This article, "Interest and Wages During Construction – Capitalize!," originally appeared on

There are a variety of costs related to constructing a new location. Some expenses will hit the profit and loss (P&L) as incurred and others will be capitalized and depreciated over time. If your company is planning to open a new location, it is important to note that interest and wages related to the construction process are capital expenditures and should be depreciated over the life of the asset to which they relate. These capital expenditures are typically classified as a component of leasehold improvements.

Capitalized Interest

In determining the amount of interest to be capitalized, multiply the applicable borrowing rate by the amount of borrowed money spent on the project. The applicable borrowing rate is calculated one of two ways:

  1. If you acquire debt specifically for the project, use the interest rate explicit in the loan agreement.
  2. If you use funds from existing debt (i.e., draw on existing line of credit) an average interest rate is used, calculated by dividing total interest paid by total debt outstanding.

Once you have determined the correct rate to use, multiply that rate by the total amount of borrowed funds expended on the project. Capitalize the lesser of that amount or the actual amount of interest incurred.

Important items to note:

  1. Any excess cash spent on the project is not included; only consider funds borrowed.
  2. If you borrow $10 million specifically for the project but end up spending $6 million, only money actually spent ($6 million in this example) is used when calculating capitalized interest.
  3. Projects funded through equity capital do not qualify. Money spent must be acquired as debt.
  4. A company doesn’t actually have to borrow money to fund construction in order to capitalize interest. If there is existing debt, but working capital is used to fund the build, you would still capitalize the interest on the existing debt under the theory that if you were not doing the build, the debt would have been repaid and therefore you are indirectly borrowing.

Capitalized Wages

In determining the amount of wages to be capitalized, allocate costs based on the percentage of time employees spend on the project. Make sure you have support for the percentage you use. This could be in the form of time cards with specific project names assigned to time recorded.

Bonuses paid to employees are included in the allocation. Even if a bonus is based on completion of a project, it is still subject to the allocation percentage. For example, John spends 85 percent of his time on a project. He receives a $10,000 bonus when the project is complete. The entire bonus relates to the project, but only $8,500 is capitalized since John only spent 85 percent of his time on the project.

Important items to note:

  1. If construction activities are continuous, overhead costs (not including G&A) are also allocated to the project.
  2. If construction activities are intermittent, only direct labor costs are allocated to the project.


Q: What is the capitalization period?
A: Construction does not need to be in progress for these costs to be capitalized. Interest and wages incurred during the planning stage are included.

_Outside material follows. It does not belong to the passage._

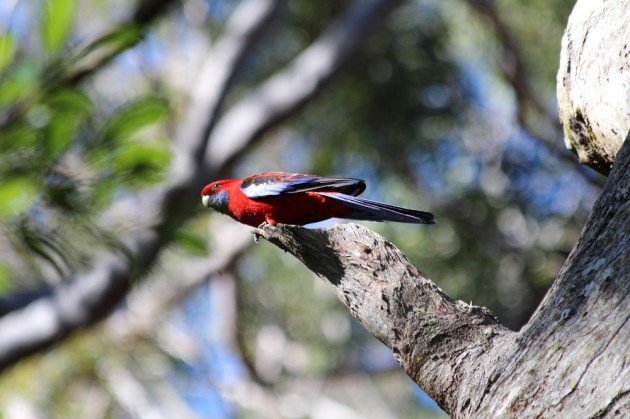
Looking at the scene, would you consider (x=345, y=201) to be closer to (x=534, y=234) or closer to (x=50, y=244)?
(x=50, y=244)

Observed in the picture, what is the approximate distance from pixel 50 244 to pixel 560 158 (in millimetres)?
6060

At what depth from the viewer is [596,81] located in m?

Capitalization should cease on the date the restaurant is ready for use.

You cannot stop capitalization to avoid impairment. Even if the carrying amount of the asset exceeds its recoverable amount, continue capitalization until the restaurant is ready for use.

Q: When am I exempt from these capitalization rules?
A: You do not need to capitalize interest and wages during routine improvements with short construction periods.

You do not need to capitalize these costs if the effects are immaterial. If you have 100 locations, the amount that would be capitalized for the construction of one location is probably insignificant when compared to the total fixed assets of the other restaurants. However, failure to capitalize interest also creates an income statement error (overstated interest expense). Thus, consider materiality as it relates to interest expenses and other P&L metrics.

Q: Are there different rules for my income tax return?
A: There are no differences in the tax law regarding capitalized interest and wages. Capitalize the costs as discussed above and depreciate the asset over the life used for income tax purposes.